# EXTRAIT CHOISI
== == ==

« Demain peut être différent. »

21 septembre 2018

Dalal Mohammad a le regard à la fois sombre et chaleureux, planté au milieu d’un visage allongé encadré d’un foulard bleu marine. Les innombrables choses qu’elle a vues ont creusé les rides autour de ses yeux. Alors que son quartier en Syrie subissait les outrages de la guerre, la nourriture et l’eau se sont faites rares, avant de disparaître presque totalement. Ses voisins et ses amis sont partis. Avec son mari, ils ont dû admettre à contrecœur que leurs enfants pouvaient ne pas être sécurité et ils ont décidé de les emmener à un endroit moins exposé au feu des canons. Deux de ses filles étaient déjà parties en Jordanie avec leurs maris, mais Dalal hésitait à cause de sa troisième fille qui venait de se marier et dont la famille restait en Syrie. Pour Dalal, séparer les membres d’une famille était une forme de torture, mais c’était déjà une réalité contre laquelle elle ne pouvait rien.

Pas un jour ne passe sans que Dalal se répète les paroles de sa mère, morte à 50 ans quand elle-même n’en avait que 16. Elle lui parlait des vertus de la patience. « Tu dois attendre le bon moment. » « Tu en verras le bout. » « Ne force pas le destin. » « Demain peut être différent. » « Tout change, mais pas toujours quand tu le souhaites. » Ces paroles aident Dalal à faire face à l’inconnu.

Dalal toussait bien avant qu’un agent de santé du camp de réfugiés d’Azraq ne le remarque et ne planifie un dépistage dans une camion-dispensaire qui venait toutes les semaines. Le diagnostic est tombé pour Dalal : tuberculose. Elle a immédiatement entamé un traitement avec un suivi rigoureux et l’a achevé en six mois. Elle se sent plus forte. Elle sait qu’elle a vaincu une maladie qui a pris la vie à beaucoup d’autres personnes. « Je vois plus de couleurs », dit-elle. Pourtant, son avenir reste incertain. Elle a des frères en Turquie et en Jordanie. Un de ses fils est sur le point de se marier et elle envisage de célébrer cela dans la joie. Mais ce qu’elle souhaite le plus, c’est de pouvoir voir ses 12 petits-enfants autant que possible. Pourtant, il y en a deux qu’elle n’a pas encore vus, puisqu’ils sont avec sa fille restée en Syrie. Quand la reverra-t-elle ? Les yeux de Dalal s’emplissent de larmes quand elle répond : « Je ne sais pas ».

== == ==

# DONNÉES FOURNIES
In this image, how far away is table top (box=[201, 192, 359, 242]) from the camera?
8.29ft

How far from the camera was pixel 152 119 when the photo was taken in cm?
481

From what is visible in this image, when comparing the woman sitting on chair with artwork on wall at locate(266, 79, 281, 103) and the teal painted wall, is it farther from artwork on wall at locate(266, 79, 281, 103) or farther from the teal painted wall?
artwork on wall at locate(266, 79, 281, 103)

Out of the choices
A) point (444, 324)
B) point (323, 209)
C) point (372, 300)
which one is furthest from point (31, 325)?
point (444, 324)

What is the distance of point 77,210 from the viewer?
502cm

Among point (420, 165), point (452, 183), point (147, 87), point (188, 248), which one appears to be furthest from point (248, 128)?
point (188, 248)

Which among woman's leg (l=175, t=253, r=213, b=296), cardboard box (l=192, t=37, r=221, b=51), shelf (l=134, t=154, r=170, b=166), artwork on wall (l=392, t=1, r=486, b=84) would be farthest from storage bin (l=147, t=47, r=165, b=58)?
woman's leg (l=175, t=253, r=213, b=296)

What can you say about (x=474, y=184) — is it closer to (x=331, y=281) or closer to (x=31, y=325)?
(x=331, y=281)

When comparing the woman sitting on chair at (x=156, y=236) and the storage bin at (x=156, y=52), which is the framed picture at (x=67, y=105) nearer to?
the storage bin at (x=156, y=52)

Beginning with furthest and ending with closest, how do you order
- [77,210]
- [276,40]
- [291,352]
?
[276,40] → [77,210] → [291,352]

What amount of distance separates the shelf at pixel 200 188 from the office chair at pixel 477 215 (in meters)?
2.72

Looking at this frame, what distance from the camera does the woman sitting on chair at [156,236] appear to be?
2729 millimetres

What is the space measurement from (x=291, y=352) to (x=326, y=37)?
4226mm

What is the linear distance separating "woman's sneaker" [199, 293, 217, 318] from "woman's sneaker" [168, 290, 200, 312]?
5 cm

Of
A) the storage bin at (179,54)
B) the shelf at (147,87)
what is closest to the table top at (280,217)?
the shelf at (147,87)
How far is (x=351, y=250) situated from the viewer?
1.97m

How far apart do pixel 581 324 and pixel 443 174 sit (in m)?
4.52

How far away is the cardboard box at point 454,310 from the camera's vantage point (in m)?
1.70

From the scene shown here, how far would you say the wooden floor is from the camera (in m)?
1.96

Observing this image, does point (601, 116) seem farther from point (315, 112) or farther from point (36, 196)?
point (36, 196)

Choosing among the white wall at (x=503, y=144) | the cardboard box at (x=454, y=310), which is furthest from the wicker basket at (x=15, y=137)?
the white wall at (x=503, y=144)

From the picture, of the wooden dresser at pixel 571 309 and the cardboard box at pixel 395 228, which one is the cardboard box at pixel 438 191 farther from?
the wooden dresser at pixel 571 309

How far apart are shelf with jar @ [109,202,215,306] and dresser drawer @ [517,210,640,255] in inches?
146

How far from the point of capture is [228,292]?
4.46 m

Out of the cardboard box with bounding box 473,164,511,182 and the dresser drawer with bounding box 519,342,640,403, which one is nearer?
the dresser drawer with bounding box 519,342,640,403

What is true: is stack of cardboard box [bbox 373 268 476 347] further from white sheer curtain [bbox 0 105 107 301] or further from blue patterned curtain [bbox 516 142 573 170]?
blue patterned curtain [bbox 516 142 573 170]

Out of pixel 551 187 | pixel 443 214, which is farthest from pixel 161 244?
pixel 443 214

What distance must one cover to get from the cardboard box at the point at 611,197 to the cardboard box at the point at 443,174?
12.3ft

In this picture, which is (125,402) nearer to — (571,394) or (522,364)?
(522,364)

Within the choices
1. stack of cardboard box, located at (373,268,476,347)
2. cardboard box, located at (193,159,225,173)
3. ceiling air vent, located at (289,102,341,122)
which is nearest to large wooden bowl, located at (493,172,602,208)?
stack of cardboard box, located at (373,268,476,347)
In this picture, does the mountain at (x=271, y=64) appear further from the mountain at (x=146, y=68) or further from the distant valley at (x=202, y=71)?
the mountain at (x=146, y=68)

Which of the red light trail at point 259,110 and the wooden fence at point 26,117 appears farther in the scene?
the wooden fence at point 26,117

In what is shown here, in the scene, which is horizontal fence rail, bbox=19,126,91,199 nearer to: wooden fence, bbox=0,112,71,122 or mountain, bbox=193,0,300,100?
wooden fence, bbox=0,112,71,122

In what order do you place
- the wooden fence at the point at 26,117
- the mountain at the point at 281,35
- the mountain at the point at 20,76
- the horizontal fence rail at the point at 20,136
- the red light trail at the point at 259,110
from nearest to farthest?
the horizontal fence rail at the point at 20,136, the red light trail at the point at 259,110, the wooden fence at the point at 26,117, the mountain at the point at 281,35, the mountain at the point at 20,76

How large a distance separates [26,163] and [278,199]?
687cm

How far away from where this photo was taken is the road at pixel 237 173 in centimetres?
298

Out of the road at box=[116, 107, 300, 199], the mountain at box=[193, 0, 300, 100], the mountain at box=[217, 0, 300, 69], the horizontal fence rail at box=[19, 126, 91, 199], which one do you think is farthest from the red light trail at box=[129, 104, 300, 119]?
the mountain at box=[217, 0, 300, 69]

== == ==

# VOTRE OBJECTIF
Reproduisez sans aucune modification le passage de l'extrait sur Dalal Mohammad, en commençant par « Pas un jour » et en poursuivant jusqu'à « face à l’inconnu. ».

# RÉSULTAT DE L'EXERCICE
Pas un jour ne passe sans que Dalal se répète les paroles de sa mère, morte à 50 ans quand elle-même n’en avait que 16. Elle lui parlait des vertus de la patience. « Tu dois attendre le bon moment. » « Tu en verras le bout. » « Ne force pas le destin. » « Demain peut être différent. » « Tout change, mais pas toujours quand tu le souhaites. » Ces paroles aident Dalal à faire face à l’inconnu.